The House will vote on an overhaul of a centuries-old election law, an effort to prevent future presidential candidates from trying to subvert the popular will.
The legislation under consideration beginning Wednesday is a direct response to the Jan. 6, 2021, insurrection and former President Donald Trump’s efforts to find a way around the Electoral Count Act, an arcane 1800s-era law that governs, along with the U.S. Constitution, how states and Congress certify electors and declare presidential election winners.
While that process has long been routine and ceremonial, Trump and a group of his aides and lawyers tried to exploit loopholes in the law in an attempt to overturn his defeat.
The bill, which the House will start debating on Wednesday, would set new parameters around the Jan. 6 joint session of Congress that happens every four years after a presidential election. The day turned violent last year after hundreds of Trump’s supporters interrupted the proceedings, broke into the building and threatened the lives of then-Vice President Mike Pence and members of Congress. The rioters echoed Trump’s false claims of widespread fraud and wanted Pence to block Democrat Joe Biden’s victory as he presided over the joint session.
The legislation intends to ensure that future Jan. 6 sessions are “as the constitution envisioned, a ministerial day,” said Wyoming Rep. Liz Cheney, a Republican who co-sponsored the legislation with House Administration Committee Chairwoman Zoe Lofgren, D-Calif. Both Cheney and Lofgren are also members of the House committee investigating the Jan. 6 attack.
“The American people are supposed to decide an election, not Congress,” Lofgren said.
The bill, which is similar to legislation moving through the Senate, would clarify in the law that the vice president’s role presiding over the count is only ceremonial and also sets out that each state can only send one certified set of electors. Trump’s allies had unsuccessfully tried to put together alternate slates of illegitimate pro-Trump electors in swing states where President Biden won.

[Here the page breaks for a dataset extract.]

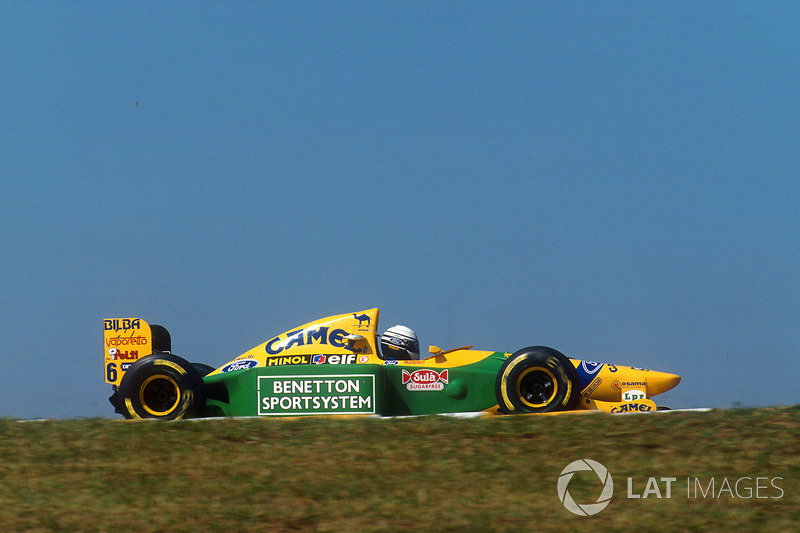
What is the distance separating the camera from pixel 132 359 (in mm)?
11211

The legislation would increase the threshold for individual lawmakers’ objections to any state's electoral votes, requiring a third of the House and a third of the Senate to object to trigger votes on the results in both chambers. Currently, only one lawmaker in the House and one lawmaker in the Senate has to object. The House bill would set out very narrow grounds for those objections, an attempt to thwart baseless or politically motivated challenges. The legislation also would require courts to get involved if state or local officials want to delay a presidential vote or refuse to certify the results.
The House vote comes as the Senate is moving on a similar track with enough Republican support to virtually ensure passage before the end of the year. After months of talks, House Democrats introduced the legislation on Monday and are holding a quick vote two days later in order to send the bill across the Capitol and start to resolve differences. A bipartisan group of senators introduced legislation this summer and a Senate committee is expected to vote on it next week.
While the House bill is more expansive than the Senate version, the two bills cover similar ground and members in both chambers are optimistic that they can work out the differences. While few House Republicans are expected to vote for the legislation — most are still allied with Trump — supporters are encouraged by the bipartisan effort in the Senate.
“Both sides have an incentive to want a set of clear rules, and this is an antiquated law that no one understands,” said Benjamin Ginsburg, a longtime GOP lawyer who consulted with lawmakers as they wrote the bill. “All parties benefit from clarity.”
House GOP leaders disagree, and are encouraging their members to vote against the legislation. They say the involvement of courts could drag out elections and that the bill would take rights away from states.
Illinois Rep. Rodney Davis, Lofgren’s GOP counterpart on the House Administration Committee, said Tuesday that the bill would trample on state sovereignty and is “opening the door to mass litigation.”
Democrats are “desperately trying to talk about their favorite topic, and that is former president Donald Trump,” Davis said.
Cheney, a frequent Trump critic who was defeated in Wyoming’s GOP primary last month, says she hopes it receives votes from some of her Republican colleagues.
The bill would “ensure that in the future our election process reflects the will of the people,” she said.